In the endless ideological battle between expressing yourself or depersonalizing actors and performers on stage, dance offers every kind of possibilities from the dawn of modernity to the consequences on the new millenium. Virgilio Sieni is a good example. Experienced “body artist” from the early 1980’s, director of the Venice’s Dance Biennale (from 2013 to 2016) and lof Cango National Choreographic Center in Florence. About Sieni’s experience a book has just been published by Vito di Bernardi, Eastern dance-theatre specialist and professor at La Sapienza University in Rome. It is entitled Ossatura (Strcture), Bulzoni Editore, and includes experiences and voices of the Italian choreographer and contemporaneity champion, along with the story of Mimmo Cuticchio, master puppeteer and acto, who keeps this folklore tradition.

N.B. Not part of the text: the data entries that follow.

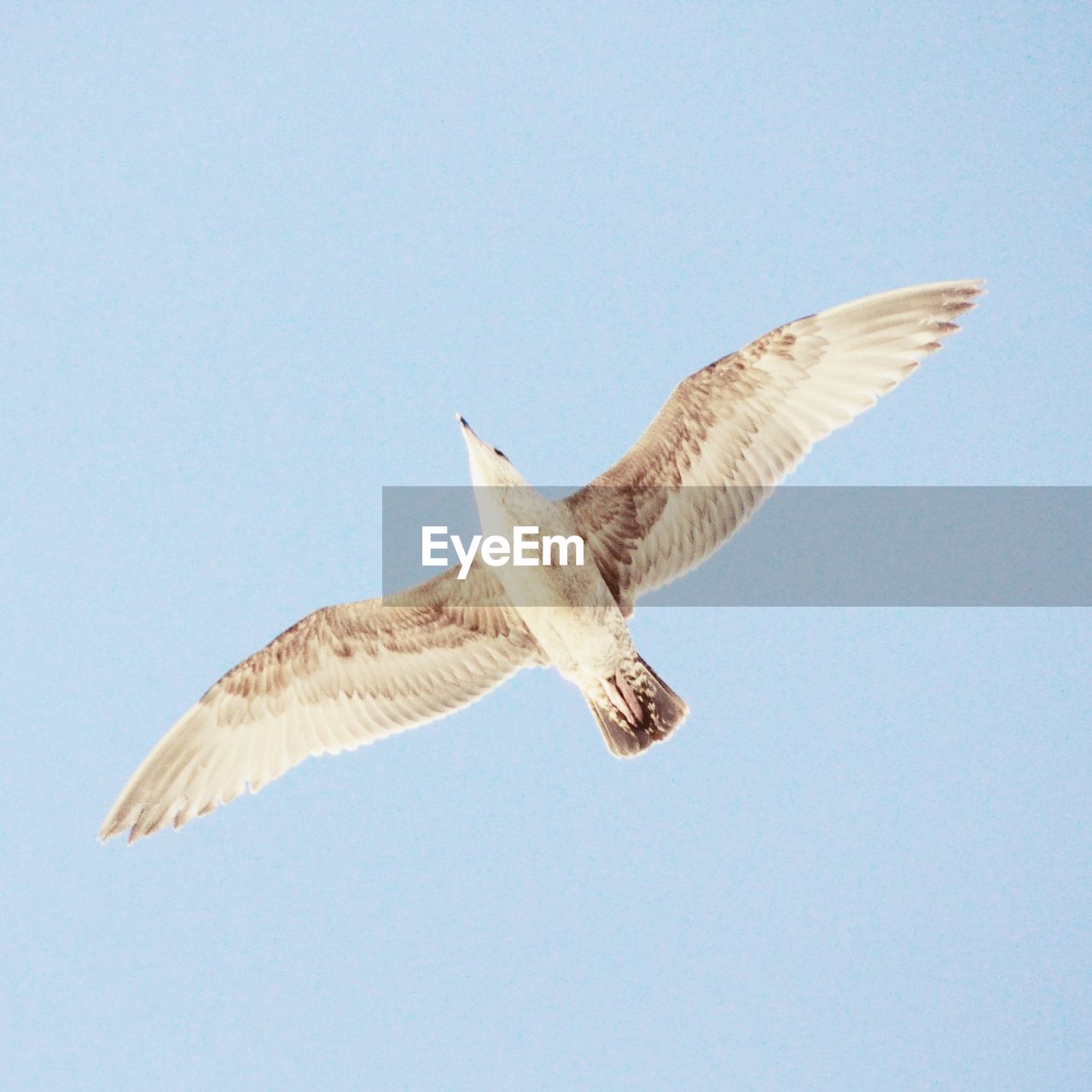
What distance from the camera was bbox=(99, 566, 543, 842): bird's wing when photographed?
7926mm

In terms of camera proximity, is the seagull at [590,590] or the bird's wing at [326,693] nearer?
the seagull at [590,590]

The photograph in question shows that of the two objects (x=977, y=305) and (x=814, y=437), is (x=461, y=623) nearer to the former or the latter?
(x=814, y=437)

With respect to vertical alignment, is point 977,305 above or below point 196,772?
above

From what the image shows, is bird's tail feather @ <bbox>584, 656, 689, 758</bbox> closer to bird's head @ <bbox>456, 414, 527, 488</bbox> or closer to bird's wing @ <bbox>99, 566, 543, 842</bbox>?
bird's wing @ <bbox>99, 566, 543, 842</bbox>

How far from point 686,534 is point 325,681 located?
7.38 ft

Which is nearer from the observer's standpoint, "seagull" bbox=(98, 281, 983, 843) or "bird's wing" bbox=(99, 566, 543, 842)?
"seagull" bbox=(98, 281, 983, 843)

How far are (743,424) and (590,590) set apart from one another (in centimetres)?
123

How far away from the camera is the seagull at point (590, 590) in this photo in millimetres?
7441

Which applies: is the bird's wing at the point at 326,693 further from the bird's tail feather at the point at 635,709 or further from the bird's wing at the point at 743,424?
the bird's wing at the point at 743,424

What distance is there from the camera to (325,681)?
26.6 feet

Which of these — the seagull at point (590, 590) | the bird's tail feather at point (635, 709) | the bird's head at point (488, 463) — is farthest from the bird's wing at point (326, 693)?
the bird's head at point (488, 463)

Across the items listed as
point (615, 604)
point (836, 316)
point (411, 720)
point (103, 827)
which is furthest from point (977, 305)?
point (103, 827)

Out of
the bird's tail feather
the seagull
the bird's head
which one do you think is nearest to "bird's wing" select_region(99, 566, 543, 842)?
the seagull

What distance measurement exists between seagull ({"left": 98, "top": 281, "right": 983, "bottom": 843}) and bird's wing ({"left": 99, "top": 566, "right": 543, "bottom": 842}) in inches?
0.4
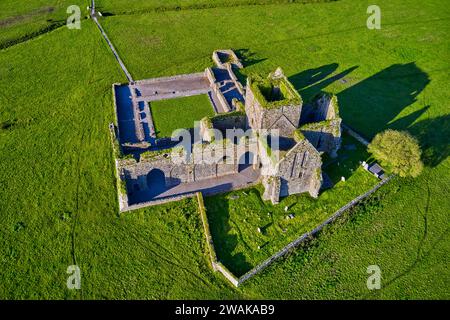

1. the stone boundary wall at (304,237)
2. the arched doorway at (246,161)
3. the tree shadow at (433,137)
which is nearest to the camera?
the stone boundary wall at (304,237)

Both actors have also elaborated in common Nudità.
Sieni (1958) and Cuticchio (1948), the performer of the Sicilian Opera dei Pupi, simultaneously deal with pure movement in the terrain of human body and puppet’s one, in the style of XXth century innovation’s theorists Kleist, Schlemmer and Nikolais. Man and its double distil a ritual of gestures and actions that push you to wonder “Who does move whom?”. In fact Sieni, in his purified aesthetics, has danced with the puppet shaken by Cuticchio. He also commented: “To me the puppet always works subtracting and by doing this it always add something more”
Cuticchio says: “The two bodies act at the same time and wordlessly talk each other. The puppet body is carved by myself and by Virgilio’s body…It’s like a journey, there’s a wait, there’s a shipwreck… Virgilio and I take care of soul and body.
Di Bernardi has followed every step of the elaboration of Nudità between 2017 and 2018: He states said he has touched by the performance’s linguistic radicalism of more than the unusual feature of Sieni-Cuticchio collaboration. The puppet as “art of shape in motion” gives way to a new manner of making theatre and dance which deserves to be investigated and practiced.
The “paladin pupo” Orlando embodies Virgilio Sieni’s gestures, postures, perspectives and steps and then it turns back into a puppet. And now it takes off its costume and silently moves from Cuticchio’s hands – rhythming rhapsodically his Cunto – to Sieni’s. Meanwhile light goes down and the tale ends. A heterodox experiment that can be seen closely in the pages of this book which are in turn excitingly in harmony with the performance.